Significant emphasis has been placed on the case design whose dimensions are dictated by the needs of the movement – 43mm in diameter and 13.1mm in thickness. The search for the ideal balance in terms of case style, resulted in a subtle, downturned form. Sculpted in 18-karat gold, the design is distinctive yet understated. Stable and very comfortable, it naturally follows the curves of the wrist.
Like a jewelry display case, the minimalist cladding unobtrusively protects and at the same time showcases the inner workings of the GNS1.2 WG architecture. The seamless integration of the domed sapphire crystal offers a spectacular and deep view into the lace-like intricacy of the time display complication.
Ethical Gold Shine Brighter
As ever, Genus remains committed to sustainable development and suppliers are individually selected with environmental and social impact in mind. Genus is dedicated to promoting the global standards of responsibility for its sector.
The case, movement main plate, bridges, and buckle are made of ethical 18-karat gold, certified by the Responsible Jewelry Council (RJC). The leather strap is sourced from a supply chain with certified traceability.
One World Premiere, Two Inventions
The innovations introduced by this GNS model, imagined by Geneva watchmaker Sébastien Billières, stem from his passion, his expertise, his skill and abundant creativity. Behind this distinctive approach to telling time resides a series of challenges.

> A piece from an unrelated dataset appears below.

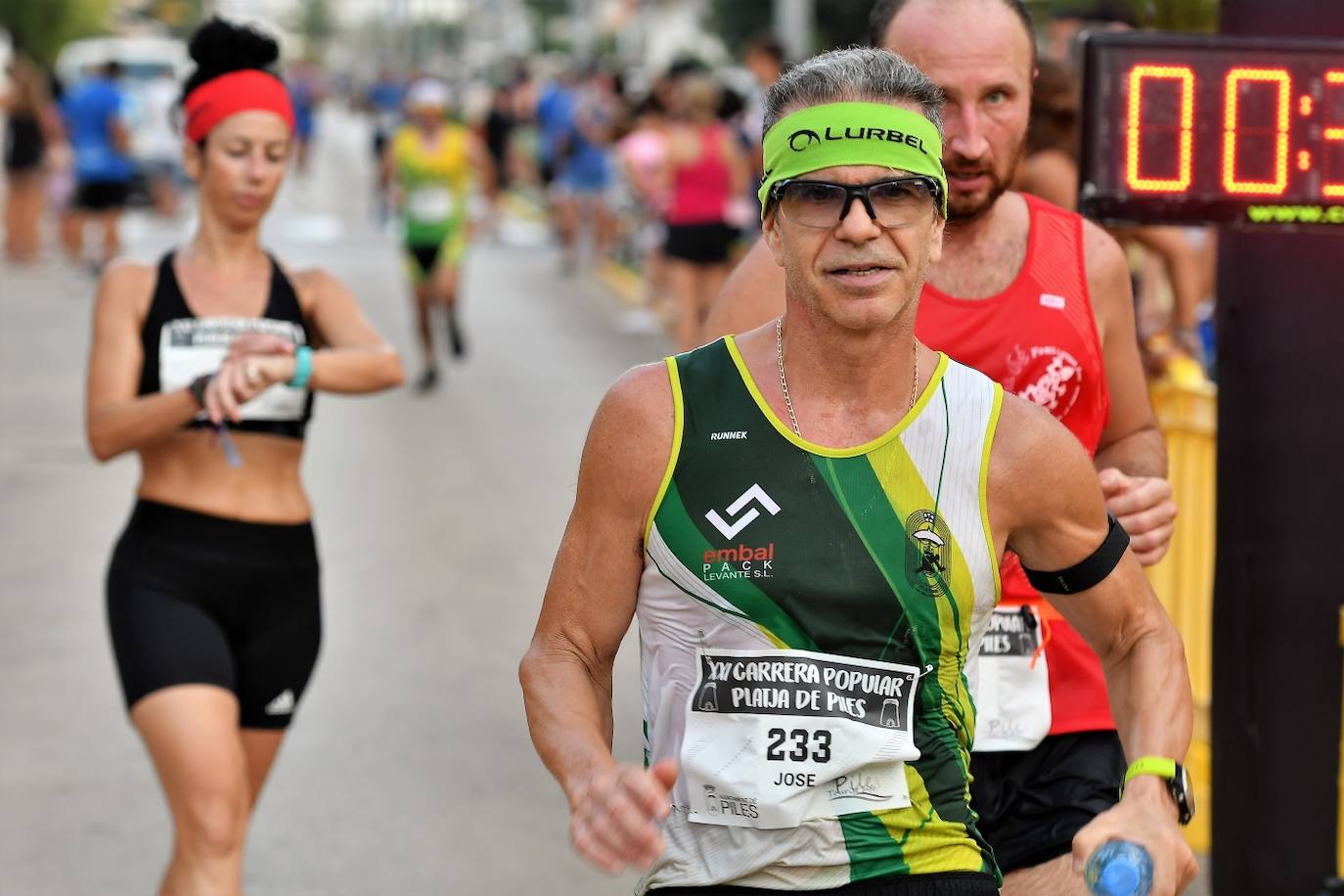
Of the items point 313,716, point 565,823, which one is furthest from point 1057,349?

First, the two main characteristics that distinguish the GNS are the subject of two patent applications. The procession of the Genera around the orbits was a major challenge. Indeed, whilst they must be held in place, they must also be able to move untethered. Solidly anchored and yet mobile, they travel from one section of the figure 8-shaped display to the other, smoothly crossing the tangent of the two large wheels. This ‘changing of the guard’, as it were, occurs as the eleven Genera advance in single file, without the risk of friction damage to the blued finish of the wheels. The Genus and trailing Genera are completely independent and unattached and follow each other without touching.

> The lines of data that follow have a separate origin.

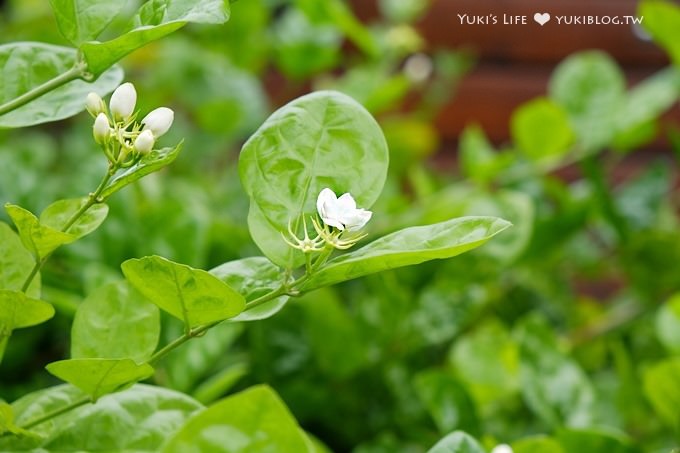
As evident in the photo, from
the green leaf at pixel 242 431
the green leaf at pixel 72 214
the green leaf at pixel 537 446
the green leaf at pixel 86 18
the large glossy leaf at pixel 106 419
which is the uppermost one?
the green leaf at pixel 86 18

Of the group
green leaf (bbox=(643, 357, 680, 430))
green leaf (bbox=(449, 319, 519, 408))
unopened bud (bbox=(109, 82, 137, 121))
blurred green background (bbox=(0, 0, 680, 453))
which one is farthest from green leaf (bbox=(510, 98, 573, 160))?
unopened bud (bbox=(109, 82, 137, 121))

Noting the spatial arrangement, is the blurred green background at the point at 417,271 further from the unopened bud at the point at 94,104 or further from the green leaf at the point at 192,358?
the unopened bud at the point at 94,104

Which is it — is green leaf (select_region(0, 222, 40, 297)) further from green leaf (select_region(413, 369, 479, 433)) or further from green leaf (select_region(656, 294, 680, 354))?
green leaf (select_region(656, 294, 680, 354))

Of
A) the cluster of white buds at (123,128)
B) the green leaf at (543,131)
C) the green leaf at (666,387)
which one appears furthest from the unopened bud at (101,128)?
the green leaf at (543,131)

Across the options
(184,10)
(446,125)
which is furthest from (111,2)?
(446,125)

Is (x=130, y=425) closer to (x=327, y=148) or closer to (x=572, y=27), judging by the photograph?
(x=327, y=148)
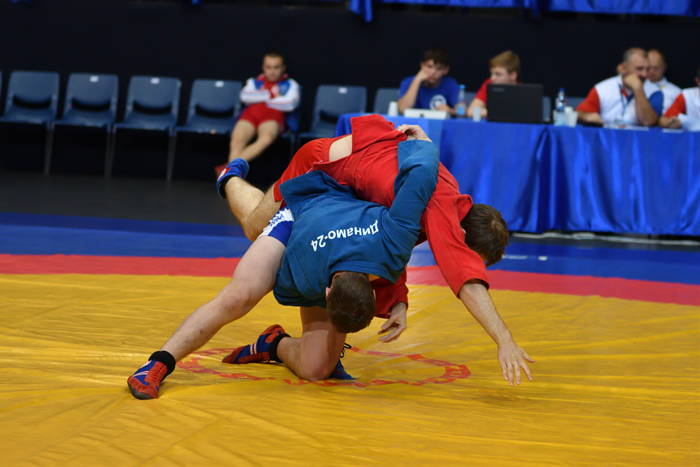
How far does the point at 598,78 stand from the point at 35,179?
17.4 feet

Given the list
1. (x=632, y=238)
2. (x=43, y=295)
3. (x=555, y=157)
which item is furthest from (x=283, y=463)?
(x=632, y=238)

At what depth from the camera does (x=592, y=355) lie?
2410 mm

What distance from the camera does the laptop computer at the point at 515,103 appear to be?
502cm

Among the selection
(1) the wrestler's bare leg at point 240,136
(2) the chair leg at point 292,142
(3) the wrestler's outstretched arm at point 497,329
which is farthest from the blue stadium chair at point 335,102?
(3) the wrestler's outstretched arm at point 497,329

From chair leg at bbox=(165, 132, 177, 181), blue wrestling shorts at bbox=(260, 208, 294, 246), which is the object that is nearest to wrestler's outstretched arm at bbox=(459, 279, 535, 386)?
blue wrestling shorts at bbox=(260, 208, 294, 246)

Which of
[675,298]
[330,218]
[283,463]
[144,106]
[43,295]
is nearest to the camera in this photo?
[283,463]

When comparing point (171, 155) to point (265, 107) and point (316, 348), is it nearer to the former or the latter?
point (265, 107)

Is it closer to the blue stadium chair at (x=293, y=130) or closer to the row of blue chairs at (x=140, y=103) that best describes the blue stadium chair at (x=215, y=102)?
the row of blue chairs at (x=140, y=103)

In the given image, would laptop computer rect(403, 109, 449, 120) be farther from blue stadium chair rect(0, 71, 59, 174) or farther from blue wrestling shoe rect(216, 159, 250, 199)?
blue stadium chair rect(0, 71, 59, 174)

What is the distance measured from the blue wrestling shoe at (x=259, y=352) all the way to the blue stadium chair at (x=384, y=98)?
16.3 ft

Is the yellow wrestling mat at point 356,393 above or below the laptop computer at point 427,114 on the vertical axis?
below

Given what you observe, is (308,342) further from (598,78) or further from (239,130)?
(598,78)

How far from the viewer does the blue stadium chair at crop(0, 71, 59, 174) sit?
7.24 m

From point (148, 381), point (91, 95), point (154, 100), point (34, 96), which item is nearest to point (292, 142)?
point (154, 100)
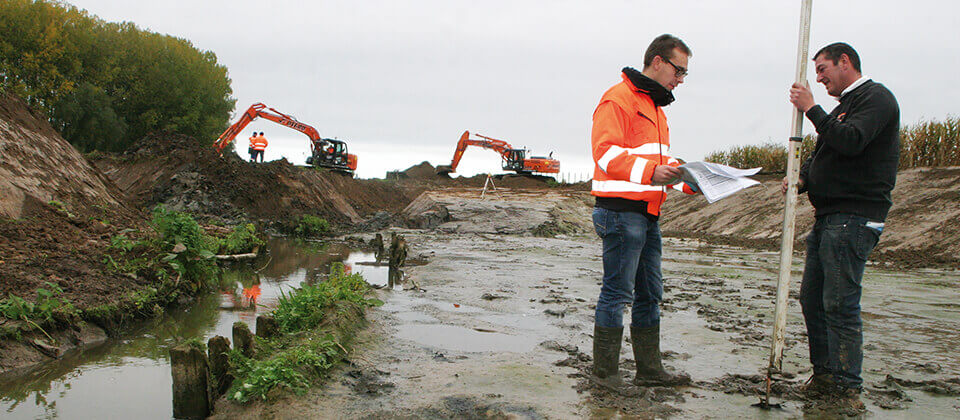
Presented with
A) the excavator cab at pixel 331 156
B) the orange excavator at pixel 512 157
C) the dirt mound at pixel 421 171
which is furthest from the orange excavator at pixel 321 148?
the dirt mound at pixel 421 171

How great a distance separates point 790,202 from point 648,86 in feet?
3.48

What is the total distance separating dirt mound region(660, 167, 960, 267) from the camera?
13039 mm

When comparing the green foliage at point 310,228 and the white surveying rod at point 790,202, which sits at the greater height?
the white surveying rod at point 790,202

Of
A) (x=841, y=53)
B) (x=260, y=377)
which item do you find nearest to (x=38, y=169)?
(x=260, y=377)

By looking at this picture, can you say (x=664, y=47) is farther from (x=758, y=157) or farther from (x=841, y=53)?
(x=758, y=157)

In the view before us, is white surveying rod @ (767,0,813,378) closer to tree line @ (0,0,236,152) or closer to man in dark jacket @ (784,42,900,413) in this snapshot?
man in dark jacket @ (784,42,900,413)

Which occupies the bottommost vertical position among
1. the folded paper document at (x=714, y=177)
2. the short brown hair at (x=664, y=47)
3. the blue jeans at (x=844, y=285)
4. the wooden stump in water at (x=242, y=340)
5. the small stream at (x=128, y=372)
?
the small stream at (x=128, y=372)

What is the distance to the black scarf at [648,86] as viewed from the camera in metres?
4.11

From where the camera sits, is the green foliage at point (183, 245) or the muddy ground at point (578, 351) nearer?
the muddy ground at point (578, 351)

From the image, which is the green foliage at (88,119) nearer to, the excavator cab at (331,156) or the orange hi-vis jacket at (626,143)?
the excavator cab at (331,156)

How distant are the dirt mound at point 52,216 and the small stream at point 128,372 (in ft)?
1.99

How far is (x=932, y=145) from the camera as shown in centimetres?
2100

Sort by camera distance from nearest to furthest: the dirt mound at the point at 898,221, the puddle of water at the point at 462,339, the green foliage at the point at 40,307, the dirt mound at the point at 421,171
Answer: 1. the green foliage at the point at 40,307
2. the puddle of water at the point at 462,339
3. the dirt mound at the point at 898,221
4. the dirt mound at the point at 421,171

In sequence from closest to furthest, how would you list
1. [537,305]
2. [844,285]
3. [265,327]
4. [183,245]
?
[844,285]
[265,327]
[537,305]
[183,245]
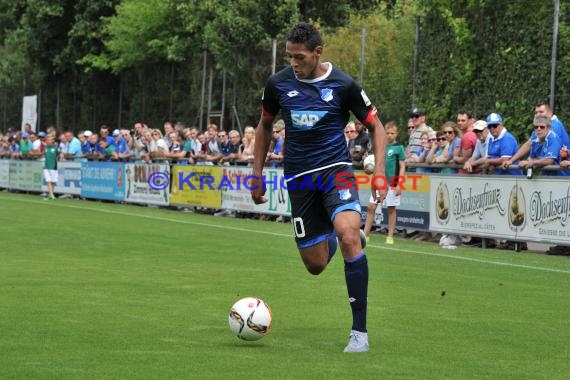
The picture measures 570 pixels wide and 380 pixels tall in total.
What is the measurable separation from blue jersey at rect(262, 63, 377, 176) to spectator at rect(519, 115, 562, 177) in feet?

Second, the gear that guides each hour satellite is one of the largest designed. Its teeth are located on the inner edge. This ring must remain perfectly flat, even after the extreme precision wire-cut EDM process – erosion wire cutting – and its finishing. Finally, work on the reduction of friction has been affected to guarantee a running time compatible with current standards, while feeding energy to a particularly high number of moving parts.